**** DATA EXTRACT

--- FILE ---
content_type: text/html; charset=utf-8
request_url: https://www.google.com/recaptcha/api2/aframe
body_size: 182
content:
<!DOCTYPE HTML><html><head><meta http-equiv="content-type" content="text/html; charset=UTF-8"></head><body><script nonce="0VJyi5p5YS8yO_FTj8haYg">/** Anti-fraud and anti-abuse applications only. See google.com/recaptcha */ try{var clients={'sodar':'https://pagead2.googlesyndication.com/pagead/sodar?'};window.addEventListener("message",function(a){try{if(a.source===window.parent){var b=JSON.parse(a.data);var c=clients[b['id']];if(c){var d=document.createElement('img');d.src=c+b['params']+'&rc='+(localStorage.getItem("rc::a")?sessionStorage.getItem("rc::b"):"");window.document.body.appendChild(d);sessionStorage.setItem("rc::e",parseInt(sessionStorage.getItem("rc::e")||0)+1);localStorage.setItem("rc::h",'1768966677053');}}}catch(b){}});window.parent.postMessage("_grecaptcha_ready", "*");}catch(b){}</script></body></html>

********

Print all of the entries exactly, leaving nothing out.

WRITTEN RESPONSE:
--- FILE ---
content_type: text/html; charset=utf-8
request_url: https://www.google.com/recaptcha/api2/aframe
body_size: 182
content:
<!DOCTYPE HTML><html><head><meta http-equiv="content-type" content="text/html; charset=UTF-8"></head><body><script nonce="0VJyi5p5YS8yO_FTj8haYg">/** Anti-fraud and anti-abuse applications only. See google.com/recaptcha */ try{var clients={'sodar':'https://pagead2.googlesyndication.com/pagead/sodar?'};window.addEventListener("message",function(a){try{if(a.source===window.parent){var b=JSON.parse(a.data);var c=clients[b['id']];if(c){var d=document.createElement('img');d.src=c+b['params']+'&rc='+(localStorage.getItem("rc::a")?sessionStorage.getItem("rc::b"):"");window.document.body.appendChild(d);sessionStorage.setItem("rc::e",parseInt(sessionStorage.getItem("rc::e")||0)+1);localStorage.setItem("rc::h",'1768966677053');}}}catch(b){}});window.parent.postMessage("_grecaptcha_ready", "*");}catch(b){}</script></body></html>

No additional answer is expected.